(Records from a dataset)
"""

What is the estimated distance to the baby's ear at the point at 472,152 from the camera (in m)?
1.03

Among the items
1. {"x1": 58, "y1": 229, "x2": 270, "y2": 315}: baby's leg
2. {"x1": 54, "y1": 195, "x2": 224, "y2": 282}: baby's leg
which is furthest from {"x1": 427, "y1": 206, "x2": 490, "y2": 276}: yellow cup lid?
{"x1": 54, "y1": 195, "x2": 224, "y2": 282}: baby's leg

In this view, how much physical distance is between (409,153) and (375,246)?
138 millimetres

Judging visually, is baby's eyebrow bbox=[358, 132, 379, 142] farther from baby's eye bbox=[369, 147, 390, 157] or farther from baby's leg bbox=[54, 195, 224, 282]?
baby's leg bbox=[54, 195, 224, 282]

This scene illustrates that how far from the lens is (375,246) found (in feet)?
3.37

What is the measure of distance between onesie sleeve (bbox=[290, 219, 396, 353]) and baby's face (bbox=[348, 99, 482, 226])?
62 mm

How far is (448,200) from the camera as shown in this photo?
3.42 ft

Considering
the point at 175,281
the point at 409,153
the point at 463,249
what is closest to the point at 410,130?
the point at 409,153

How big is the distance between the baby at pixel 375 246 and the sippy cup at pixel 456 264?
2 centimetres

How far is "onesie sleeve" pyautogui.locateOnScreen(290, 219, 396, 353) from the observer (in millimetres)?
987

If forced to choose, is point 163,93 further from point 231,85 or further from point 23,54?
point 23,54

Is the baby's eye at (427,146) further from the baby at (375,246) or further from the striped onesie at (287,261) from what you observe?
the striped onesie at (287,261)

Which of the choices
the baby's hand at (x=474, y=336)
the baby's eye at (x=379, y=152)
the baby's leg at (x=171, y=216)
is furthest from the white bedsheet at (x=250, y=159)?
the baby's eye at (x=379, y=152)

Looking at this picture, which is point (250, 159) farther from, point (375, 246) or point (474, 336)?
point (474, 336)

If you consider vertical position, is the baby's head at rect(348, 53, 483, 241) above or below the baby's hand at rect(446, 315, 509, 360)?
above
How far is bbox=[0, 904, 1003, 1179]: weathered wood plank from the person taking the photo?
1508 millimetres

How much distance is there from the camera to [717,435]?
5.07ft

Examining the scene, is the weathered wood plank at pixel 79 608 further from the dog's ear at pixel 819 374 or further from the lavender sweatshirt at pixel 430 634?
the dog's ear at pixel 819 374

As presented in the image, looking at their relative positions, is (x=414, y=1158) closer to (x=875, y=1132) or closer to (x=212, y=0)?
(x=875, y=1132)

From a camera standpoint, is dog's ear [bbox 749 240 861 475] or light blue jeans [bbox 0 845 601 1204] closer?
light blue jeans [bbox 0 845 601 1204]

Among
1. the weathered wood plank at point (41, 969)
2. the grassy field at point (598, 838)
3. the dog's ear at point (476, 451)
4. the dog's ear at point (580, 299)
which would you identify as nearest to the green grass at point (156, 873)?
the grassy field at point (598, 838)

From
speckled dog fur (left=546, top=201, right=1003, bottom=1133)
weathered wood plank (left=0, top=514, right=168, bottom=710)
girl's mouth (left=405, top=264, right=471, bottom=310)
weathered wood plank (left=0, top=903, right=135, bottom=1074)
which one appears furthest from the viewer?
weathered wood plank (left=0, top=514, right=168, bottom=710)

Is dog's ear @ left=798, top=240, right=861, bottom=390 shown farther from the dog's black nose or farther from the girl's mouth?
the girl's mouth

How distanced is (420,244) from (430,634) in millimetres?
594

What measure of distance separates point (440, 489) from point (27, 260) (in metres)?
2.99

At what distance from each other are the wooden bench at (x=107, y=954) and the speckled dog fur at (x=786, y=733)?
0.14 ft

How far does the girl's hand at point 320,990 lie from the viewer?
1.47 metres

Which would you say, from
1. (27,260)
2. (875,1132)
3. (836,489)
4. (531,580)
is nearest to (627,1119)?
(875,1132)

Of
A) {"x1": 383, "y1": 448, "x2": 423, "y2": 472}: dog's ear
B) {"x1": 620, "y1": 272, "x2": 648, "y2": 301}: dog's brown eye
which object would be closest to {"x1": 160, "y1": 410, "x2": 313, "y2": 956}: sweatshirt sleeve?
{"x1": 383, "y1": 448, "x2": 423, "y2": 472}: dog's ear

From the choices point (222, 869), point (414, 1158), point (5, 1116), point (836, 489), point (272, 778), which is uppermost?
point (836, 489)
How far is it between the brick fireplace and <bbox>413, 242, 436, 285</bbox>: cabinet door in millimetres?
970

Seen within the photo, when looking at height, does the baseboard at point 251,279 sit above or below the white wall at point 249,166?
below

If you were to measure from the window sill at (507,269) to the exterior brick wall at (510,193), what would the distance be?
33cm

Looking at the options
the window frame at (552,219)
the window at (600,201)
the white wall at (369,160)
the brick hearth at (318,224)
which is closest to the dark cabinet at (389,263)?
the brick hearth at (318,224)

"""

Repeat the data precisely, reproducing every entry.

Answer to this task ->
What is the estimated distance to the baby's ear at the point at 472,152 from the camera (in m)?
1.03

Among the items
1. {"x1": 58, "y1": 229, "x2": 270, "y2": 315}: baby's leg
2. {"x1": 54, "y1": 195, "x2": 224, "y2": 282}: baby's leg
which is furthest from {"x1": 427, "y1": 206, "x2": 490, "y2": 276}: yellow cup lid?
{"x1": 54, "y1": 195, "x2": 224, "y2": 282}: baby's leg

In this view, how much physical distance is between (409,153) and (375,246)?
138 millimetres

Judging visually, is baby's eyebrow bbox=[358, 132, 379, 142] farther from baby's eye bbox=[369, 147, 390, 157] or farther from baby's leg bbox=[54, 195, 224, 282]?
baby's leg bbox=[54, 195, 224, 282]

This scene illustrates that how far from the lens is (375,246) found (in feet)?
3.37

What is the measure of distance between onesie sleeve (bbox=[290, 219, 396, 353]) and baby's face (bbox=[348, 99, 482, 226])?
62 mm

How far is (448,200) from the camera as shown in this photo?
3.42 ft

Considering
the point at 175,281
the point at 409,153
the point at 463,249
what is closest to the point at 410,130?
the point at 409,153

How big is the distance between the baby at pixel 375 246 and the sippy cup at pixel 456 264?
2 centimetres

How far is "onesie sleeve" pyautogui.locateOnScreen(290, 219, 396, 353) from the observer (in millimetres)?
987

If forced to choose, is point 163,93 further from point 231,85 or further from point 23,54?
point 23,54

Is the baby's eye at (427,146) further from the baby at (375,246) or further from the striped onesie at (287,261) from what you observe?
the striped onesie at (287,261)

Which of the choices
the baby's hand at (x=474, y=336)
the baby's eye at (x=379, y=152)
the baby's leg at (x=171, y=216)
is furthest from the white bedsheet at (x=250, y=159)?
the baby's eye at (x=379, y=152)

Looking at this picture, which is point (250, 159) farther from, point (375, 246) or point (474, 336)?
point (474, 336)

If you consider vertical position, is the baby's head at rect(348, 53, 483, 241) above or below the baby's hand at rect(446, 315, 509, 360)?
above
How far is bbox=[0, 904, 1003, 1179]: weathered wood plank from the person taking the photo?
1508 millimetres

How much distance is there from the camera to [717,435]?
5.07ft

Examining the scene, is the weathered wood plank at pixel 79 608 further from the dog's ear at pixel 819 374 or further from the lavender sweatshirt at pixel 430 634?
the dog's ear at pixel 819 374

As presented in the image, looking at their relative positions, is (x=414, y=1158) closer to (x=875, y=1132) or closer to (x=212, y=0)?
(x=875, y=1132)

From a camera standpoint, is dog's ear [bbox 749 240 861 475] or light blue jeans [bbox 0 845 601 1204] closer?
light blue jeans [bbox 0 845 601 1204]

Among
1. the weathered wood plank at point (41, 969)
2. the grassy field at point (598, 838)
3. the dog's ear at point (476, 451)
4. the dog's ear at point (580, 299)
which would you identify as nearest to the green grass at point (156, 873)?
the grassy field at point (598, 838)

From
speckled dog fur (left=546, top=201, right=1003, bottom=1133)
weathered wood plank (left=0, top=514, right=168, bottom=710)
girl's mouth (left=405, top=264, right=471, bottom=310)
weathered wood plank (left=0, top=903, right=135, bottom=1074)
which one appears furthest from the viewer?
weathered wood plank (left=0, top=514, right=168, bottom=710)

Is dog's ear @ left=798, top=240, right=861, bottom=390 shown farther from the dog's black nose or farther from the girl's mouth?
the girl's mouth

How distanced is (420,244) from (430,634) in millimetres?
594

What measure of distance separates point (440, 489) from point (27, 260) (in metres)?
2.99

At what distance from each other are the wooden bench at (x=107, y=954) and the speckled dog fur at (x=786, y=733)?
0.14 ft

How far does the girl's hand at point 320,990 lie from the viewer?
1.47 metres

Which would you say, from
1. (27,260)
2. (875,1132)
3. (836,489)
4. (531,580)
is nearest to (627,1119)?
(875,1132)

Of
A) {"x1": 383, "y1": 448, "x2": 423, "y2": 472}: dog's ear
B) {"x1": 620, "y1": 272, "x2": 648, "y2": 301}: dog's brown eye
which object would be closest to {"x1": 160, "y1": 410, "x2": 313, "y2": 956}: sweatshirt sleeve?
{"x1": 383, "y1": 448, "x2": 423, "y2": 472}: dog's ear

From the choices point (222, 869), point (414, 1158), point (5, 1116), point (836, 489), point (272, 778), which is uppermost?
point (836, 489)
How far is it between the brick fireplace and <bbox>413, 242, 436, 285</bbox>: cabinet door in millimetres?
970

Seen within the photo, when looking at height, does the baseboard at point 251,279 sit above or below the white wall at point 249,166?
below

If you were to measure from the window sill at (507,269) to the exterior brick wall at (510,193), what would the distance be?
33cm

Looking at the options
the window frame at (552,219)
the window at (600,201)
the white wall at (369,160)
the brick hearth at (318,224)
which is closest to the dark cabinet at (389,263)?
the brick hearth at (318,224)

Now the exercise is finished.